>> Begin RECORD EXCERPTS

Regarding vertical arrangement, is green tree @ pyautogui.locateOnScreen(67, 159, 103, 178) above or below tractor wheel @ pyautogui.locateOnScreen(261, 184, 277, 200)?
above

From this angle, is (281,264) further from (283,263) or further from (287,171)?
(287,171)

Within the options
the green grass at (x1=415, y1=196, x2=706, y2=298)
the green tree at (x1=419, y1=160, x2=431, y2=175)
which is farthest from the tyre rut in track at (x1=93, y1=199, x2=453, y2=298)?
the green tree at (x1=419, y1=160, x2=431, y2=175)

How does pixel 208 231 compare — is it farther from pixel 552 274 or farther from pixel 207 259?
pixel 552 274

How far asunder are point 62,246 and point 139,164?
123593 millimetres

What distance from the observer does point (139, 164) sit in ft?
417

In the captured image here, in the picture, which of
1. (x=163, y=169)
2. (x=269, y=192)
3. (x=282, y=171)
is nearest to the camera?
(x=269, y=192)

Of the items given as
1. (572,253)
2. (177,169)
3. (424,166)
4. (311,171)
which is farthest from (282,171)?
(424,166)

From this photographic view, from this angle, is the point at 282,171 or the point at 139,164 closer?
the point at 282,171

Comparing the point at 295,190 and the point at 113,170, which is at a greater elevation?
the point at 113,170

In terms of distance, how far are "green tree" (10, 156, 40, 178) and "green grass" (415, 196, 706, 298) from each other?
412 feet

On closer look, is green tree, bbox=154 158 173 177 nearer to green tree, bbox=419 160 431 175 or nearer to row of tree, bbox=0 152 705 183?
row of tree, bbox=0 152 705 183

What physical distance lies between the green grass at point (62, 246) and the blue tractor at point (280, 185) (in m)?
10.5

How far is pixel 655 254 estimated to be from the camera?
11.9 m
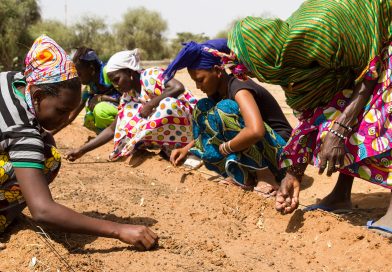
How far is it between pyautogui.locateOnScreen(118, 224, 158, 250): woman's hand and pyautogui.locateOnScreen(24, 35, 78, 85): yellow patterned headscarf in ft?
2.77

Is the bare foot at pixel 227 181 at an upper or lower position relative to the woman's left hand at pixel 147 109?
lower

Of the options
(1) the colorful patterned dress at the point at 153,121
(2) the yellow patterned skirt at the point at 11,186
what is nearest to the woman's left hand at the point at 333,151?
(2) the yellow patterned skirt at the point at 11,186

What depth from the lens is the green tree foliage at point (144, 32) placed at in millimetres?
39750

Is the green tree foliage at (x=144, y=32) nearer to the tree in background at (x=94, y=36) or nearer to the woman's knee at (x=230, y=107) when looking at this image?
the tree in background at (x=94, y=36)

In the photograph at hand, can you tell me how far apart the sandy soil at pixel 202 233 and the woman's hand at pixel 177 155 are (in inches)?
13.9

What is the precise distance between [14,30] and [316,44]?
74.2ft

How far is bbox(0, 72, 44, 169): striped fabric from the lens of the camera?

>> End RECORD EXCERPTS
>> Begin RECORD EXCERPTS

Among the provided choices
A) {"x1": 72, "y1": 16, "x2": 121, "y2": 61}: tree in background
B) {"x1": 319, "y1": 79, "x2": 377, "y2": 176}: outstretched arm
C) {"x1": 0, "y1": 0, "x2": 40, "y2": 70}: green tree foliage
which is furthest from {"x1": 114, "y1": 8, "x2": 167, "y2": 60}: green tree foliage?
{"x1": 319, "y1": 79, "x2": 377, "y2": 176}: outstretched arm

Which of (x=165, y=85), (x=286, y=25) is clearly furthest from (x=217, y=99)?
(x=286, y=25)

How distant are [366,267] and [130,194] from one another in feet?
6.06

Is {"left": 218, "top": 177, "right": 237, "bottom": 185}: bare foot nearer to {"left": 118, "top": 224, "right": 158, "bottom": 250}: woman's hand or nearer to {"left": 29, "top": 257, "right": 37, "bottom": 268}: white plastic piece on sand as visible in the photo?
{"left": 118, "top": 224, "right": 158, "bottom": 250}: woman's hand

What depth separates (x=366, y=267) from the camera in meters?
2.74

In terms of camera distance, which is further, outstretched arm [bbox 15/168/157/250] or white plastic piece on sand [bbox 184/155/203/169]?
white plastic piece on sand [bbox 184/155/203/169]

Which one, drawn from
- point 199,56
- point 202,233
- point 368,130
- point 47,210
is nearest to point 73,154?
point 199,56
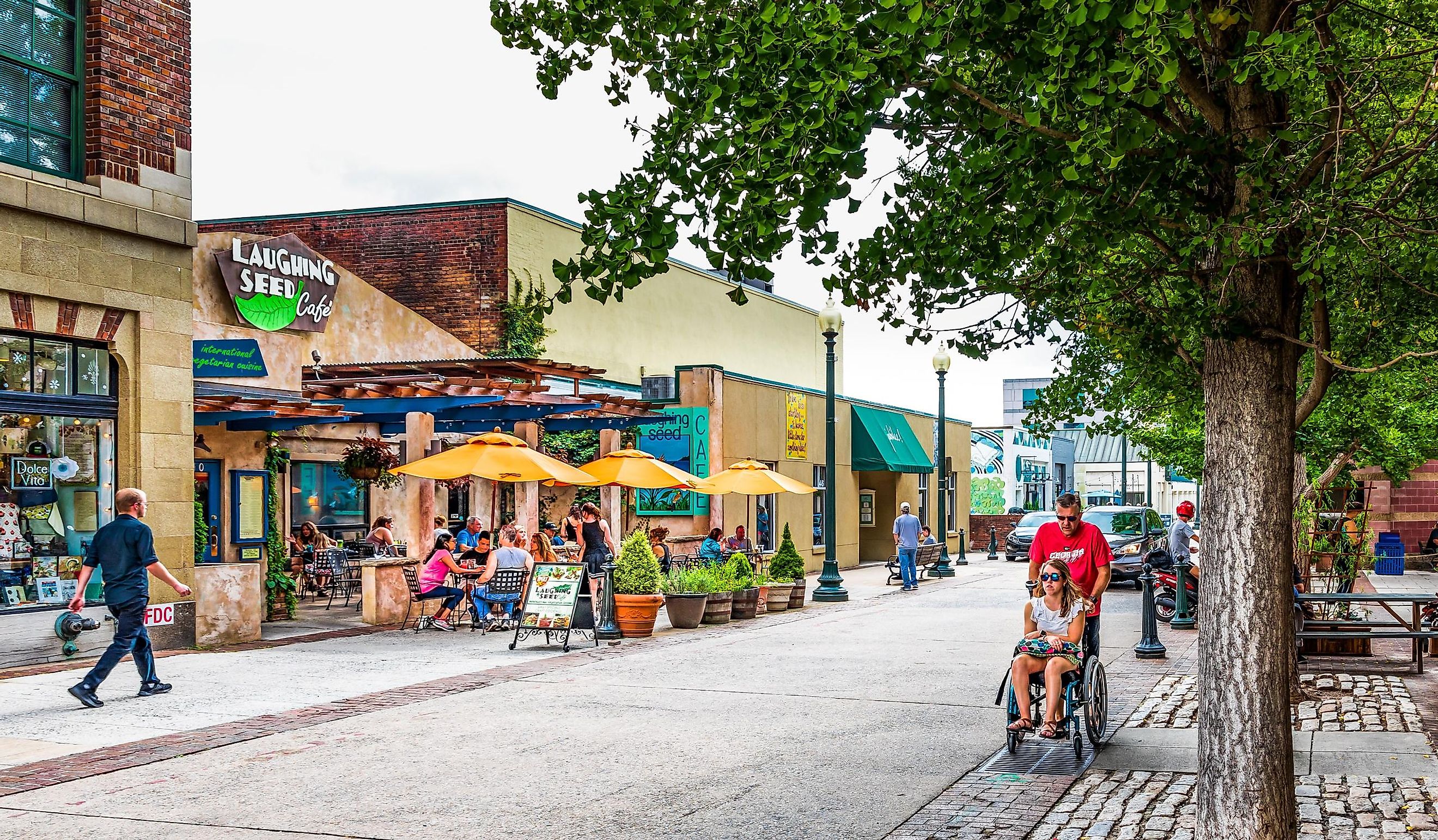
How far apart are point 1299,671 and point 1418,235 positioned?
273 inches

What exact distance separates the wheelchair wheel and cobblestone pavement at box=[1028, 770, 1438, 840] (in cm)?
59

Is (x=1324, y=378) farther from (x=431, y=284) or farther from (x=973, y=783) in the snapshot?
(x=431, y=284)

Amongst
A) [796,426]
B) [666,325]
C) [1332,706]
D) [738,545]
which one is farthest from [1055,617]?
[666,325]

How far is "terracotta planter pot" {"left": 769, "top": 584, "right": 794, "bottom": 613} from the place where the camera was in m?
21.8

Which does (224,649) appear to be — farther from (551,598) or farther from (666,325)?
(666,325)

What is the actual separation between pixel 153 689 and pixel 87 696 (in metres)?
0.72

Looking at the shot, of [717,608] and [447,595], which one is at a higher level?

>> End RECORD EXCERPTS
>> Begin RECORD EXCERPTS

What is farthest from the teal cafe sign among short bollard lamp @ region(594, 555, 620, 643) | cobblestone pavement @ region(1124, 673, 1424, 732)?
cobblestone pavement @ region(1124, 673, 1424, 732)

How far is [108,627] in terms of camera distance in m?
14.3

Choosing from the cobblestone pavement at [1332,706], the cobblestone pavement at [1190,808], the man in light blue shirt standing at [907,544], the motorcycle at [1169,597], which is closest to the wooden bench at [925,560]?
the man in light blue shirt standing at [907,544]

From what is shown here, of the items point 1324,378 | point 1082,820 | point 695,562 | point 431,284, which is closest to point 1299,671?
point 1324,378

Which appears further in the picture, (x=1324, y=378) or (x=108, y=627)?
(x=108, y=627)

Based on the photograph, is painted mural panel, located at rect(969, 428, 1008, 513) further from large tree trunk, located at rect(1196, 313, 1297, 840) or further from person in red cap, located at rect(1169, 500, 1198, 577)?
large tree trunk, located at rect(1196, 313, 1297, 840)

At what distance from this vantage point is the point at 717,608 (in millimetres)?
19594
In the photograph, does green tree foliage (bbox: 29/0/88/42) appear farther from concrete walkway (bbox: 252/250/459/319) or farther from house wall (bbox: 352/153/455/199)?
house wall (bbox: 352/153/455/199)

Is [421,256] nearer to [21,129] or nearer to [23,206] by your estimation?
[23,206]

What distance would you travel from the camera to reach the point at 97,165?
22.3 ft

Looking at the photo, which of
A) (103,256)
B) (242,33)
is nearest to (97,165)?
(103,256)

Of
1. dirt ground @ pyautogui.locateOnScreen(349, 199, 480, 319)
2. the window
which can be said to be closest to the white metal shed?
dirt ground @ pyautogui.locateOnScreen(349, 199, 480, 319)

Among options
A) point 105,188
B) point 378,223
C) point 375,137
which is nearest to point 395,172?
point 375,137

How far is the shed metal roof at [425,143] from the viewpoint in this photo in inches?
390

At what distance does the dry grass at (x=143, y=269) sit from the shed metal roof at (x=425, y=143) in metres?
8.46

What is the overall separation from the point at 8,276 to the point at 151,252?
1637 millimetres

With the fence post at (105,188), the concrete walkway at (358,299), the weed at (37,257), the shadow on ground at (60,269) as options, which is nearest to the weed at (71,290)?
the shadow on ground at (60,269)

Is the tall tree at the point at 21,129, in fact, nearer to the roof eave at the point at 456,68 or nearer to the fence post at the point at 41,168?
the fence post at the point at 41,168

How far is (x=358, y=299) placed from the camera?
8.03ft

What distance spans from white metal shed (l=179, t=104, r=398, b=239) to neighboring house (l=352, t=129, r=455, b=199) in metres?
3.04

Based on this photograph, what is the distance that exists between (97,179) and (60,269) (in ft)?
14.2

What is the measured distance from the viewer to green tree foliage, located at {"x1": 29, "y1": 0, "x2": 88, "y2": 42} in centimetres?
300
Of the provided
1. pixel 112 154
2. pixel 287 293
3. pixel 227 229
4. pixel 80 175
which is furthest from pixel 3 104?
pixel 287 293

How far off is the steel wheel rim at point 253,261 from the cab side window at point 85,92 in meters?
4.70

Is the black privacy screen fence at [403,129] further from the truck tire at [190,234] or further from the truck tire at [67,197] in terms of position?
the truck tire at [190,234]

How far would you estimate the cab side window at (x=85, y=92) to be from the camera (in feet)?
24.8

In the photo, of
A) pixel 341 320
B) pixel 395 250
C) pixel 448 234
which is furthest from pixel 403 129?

>> End RECORD EXCERPTS

**GOAL OF THE EXERCISE:** In the listing, take the stretch from the line containing "What is the actual" through the line containing "Looking at the shot, of" and swap "separation" for "distance". Give back only those lines, with nothing else altered.

**PROBLEM SOLUTION:**
What is the actual distance between pixel 153 689 and pixel 87 696 (in metres)?
0.72

Looking at the shot, of [717,608] and [447,595], which one is at a higher level?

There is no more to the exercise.